── EXCERPTED PASSAGE
Reed's strategy initially met with success, as Skandalakis narrowly defeated Day in the Republican primary run-off. But Skandalakis lost the general election.

===Century Strategies===
While running the Skandalakis campaign in 1997, Reed co-founded Century Strategies with political strategist Tim Phillips. Century Strategies describes itself as "one of the nation's leading public affairs and public relations firms." While initially engaged primarily in campaign consulting for Republican candidates its mission evolved into advocacy and lobbying.

Reed helped Alabama Governor Fob James win renomination in a bitterly contested Republican primary, only to become the first Republican in over a decade to lose the Alabama governor's election. Immediately after the 1998 election, Reed shifted gears to corporate work. In 1999, Abramoff helped Reed get hired as a consultant subcontractor for Preston Gates & Ellis.

Reed is credited with attacks on Senator John McCain in the 2000 South Carolina presidential primary, together with Roberta Combs, then head of the South Carolina Christian Coalition, who later took over the national Christian Coalition. Bush's defeat of McCain in that primary came at a key moment and ended McCain's early momentum from an upset victory in the New Hampshire primary.

Reed's $20,000 per month contract with Microsoft proved a minor embarrassment to the Bush campaign in the summer of 2000 when it was revealed that the software giant, which was being prosecuted for antitrust violations, had hired a number of Bush aides as consultants and lobbyists. Reed apologized for the "appearance of conflict" but continued to accept the money until 2005, when Microsoft terminated Reed amid the Indian gaming scandal.
────
── SUPPLIED DATA
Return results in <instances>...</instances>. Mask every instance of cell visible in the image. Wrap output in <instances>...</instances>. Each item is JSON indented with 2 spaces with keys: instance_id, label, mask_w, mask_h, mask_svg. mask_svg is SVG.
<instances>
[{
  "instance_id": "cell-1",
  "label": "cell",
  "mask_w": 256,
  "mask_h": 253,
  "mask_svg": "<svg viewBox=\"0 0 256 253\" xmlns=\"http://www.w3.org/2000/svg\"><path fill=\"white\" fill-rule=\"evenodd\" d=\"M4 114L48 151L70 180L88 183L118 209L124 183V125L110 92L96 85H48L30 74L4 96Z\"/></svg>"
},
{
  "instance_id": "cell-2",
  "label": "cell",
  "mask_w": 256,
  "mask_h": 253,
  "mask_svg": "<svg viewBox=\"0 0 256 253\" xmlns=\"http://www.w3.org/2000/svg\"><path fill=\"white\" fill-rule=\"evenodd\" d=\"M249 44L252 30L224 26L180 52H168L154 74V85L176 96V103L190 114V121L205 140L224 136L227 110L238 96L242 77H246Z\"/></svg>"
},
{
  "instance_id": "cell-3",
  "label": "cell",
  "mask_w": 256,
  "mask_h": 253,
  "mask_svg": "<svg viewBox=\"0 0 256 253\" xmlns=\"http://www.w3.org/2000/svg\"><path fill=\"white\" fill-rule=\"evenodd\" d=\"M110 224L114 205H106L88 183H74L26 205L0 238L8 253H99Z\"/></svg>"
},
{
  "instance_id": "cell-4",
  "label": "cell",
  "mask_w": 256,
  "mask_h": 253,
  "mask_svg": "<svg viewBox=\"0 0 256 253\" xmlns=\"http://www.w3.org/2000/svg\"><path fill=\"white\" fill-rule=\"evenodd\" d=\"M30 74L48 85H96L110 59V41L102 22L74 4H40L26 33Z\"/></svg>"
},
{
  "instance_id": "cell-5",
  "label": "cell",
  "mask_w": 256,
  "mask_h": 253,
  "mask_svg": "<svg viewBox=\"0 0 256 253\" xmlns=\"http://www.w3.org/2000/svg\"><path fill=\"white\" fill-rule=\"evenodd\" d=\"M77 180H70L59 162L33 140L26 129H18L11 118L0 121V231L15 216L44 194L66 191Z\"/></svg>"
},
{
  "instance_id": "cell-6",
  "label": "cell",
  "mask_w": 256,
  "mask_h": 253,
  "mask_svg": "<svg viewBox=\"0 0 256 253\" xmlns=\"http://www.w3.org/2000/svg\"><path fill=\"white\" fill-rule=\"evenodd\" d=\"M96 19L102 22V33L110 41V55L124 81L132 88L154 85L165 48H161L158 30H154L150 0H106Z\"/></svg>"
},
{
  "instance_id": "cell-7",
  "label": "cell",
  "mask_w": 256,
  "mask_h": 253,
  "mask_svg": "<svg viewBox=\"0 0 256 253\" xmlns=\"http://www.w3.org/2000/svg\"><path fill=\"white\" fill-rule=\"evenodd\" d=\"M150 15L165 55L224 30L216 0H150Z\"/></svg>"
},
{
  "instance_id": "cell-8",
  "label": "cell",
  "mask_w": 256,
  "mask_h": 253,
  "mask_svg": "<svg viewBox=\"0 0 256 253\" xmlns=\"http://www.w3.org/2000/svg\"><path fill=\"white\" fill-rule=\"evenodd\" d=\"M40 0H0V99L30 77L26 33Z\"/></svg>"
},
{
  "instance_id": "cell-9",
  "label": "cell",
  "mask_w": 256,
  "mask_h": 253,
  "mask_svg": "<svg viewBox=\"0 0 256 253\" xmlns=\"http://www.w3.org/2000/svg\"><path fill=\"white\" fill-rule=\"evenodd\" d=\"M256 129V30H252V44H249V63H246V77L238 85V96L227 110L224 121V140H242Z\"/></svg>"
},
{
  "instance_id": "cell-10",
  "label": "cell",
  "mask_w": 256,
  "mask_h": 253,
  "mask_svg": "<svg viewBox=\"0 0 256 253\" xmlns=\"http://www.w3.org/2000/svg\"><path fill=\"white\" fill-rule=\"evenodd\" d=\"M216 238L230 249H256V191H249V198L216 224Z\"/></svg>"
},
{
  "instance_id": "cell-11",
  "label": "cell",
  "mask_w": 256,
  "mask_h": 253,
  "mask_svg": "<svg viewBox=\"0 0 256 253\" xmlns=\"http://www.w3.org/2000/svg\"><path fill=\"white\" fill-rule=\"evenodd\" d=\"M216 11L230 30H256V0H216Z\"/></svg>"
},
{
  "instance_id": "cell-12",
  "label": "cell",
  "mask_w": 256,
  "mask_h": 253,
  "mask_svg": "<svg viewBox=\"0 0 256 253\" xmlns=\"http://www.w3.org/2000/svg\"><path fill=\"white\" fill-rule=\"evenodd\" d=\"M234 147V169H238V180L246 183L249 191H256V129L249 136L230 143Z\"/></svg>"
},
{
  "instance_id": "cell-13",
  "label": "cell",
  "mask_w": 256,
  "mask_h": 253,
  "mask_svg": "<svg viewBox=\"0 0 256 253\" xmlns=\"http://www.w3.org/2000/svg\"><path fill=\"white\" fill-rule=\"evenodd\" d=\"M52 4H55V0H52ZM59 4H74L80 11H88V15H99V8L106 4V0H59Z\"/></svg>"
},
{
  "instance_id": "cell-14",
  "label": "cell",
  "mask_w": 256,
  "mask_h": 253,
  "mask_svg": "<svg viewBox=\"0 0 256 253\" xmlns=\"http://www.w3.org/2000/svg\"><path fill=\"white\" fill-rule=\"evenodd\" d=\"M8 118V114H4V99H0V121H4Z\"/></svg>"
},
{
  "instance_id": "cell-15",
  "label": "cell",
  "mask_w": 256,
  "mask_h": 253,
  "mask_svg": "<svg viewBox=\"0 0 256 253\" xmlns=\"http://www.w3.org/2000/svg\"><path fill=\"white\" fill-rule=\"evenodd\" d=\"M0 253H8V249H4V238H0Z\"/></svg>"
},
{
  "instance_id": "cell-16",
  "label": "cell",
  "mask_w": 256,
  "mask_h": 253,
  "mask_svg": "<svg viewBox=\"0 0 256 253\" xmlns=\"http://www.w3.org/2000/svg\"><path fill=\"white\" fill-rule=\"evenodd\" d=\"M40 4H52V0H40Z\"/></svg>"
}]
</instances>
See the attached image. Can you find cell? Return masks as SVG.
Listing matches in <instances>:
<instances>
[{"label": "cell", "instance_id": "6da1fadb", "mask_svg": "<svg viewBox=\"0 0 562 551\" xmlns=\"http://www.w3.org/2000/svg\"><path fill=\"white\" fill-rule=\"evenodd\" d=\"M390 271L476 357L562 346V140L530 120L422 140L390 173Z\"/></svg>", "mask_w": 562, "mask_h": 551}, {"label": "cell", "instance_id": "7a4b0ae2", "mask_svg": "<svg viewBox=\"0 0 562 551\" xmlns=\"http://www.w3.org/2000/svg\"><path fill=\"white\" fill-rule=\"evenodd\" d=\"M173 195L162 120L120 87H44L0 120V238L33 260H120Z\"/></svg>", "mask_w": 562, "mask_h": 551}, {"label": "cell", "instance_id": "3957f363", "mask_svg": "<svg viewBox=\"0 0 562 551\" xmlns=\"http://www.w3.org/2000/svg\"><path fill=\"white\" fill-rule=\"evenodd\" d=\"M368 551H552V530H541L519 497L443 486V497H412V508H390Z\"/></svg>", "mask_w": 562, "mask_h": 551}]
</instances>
────
### WORK INSTRUCTION 1
In the passage about Reed, with whom did Reed co-found Century Strategies?
### WORK INSTRUCTION 2
Reproduce the portion of the passage about Reed starting at "Reed helped Alabama" and ending at "New Hampshire primary.".
The data come from a different source than the passage about Reed.

### WRITTEN REPLY 1
Political strategist Tim Phillips.

### WRITTEN REPLY 2
Reed helped Alabama Governor Fob James win renomination in a bitterly contested Republican primary, only to become the first Republican in over a decade to lose the Alabama governor's election. Immediately after the 1998 election, Reed shifted gears to corporate work. In 1999, Abramoff helped Reed get hired as a consultant subcontractor for Preston Gates & Ellis.

Reed is credited with attacks on Senator John McCain in the 2000 South Carolina presidential primary, together with Roberta Combs, then head of the South Carolina Christian Coalition, who later took over the national Christian Coalition. Bush's defeat of McCain in that primary came at a key moment and ended McCain's early momentum from an upset victory in the New Hampshire primary.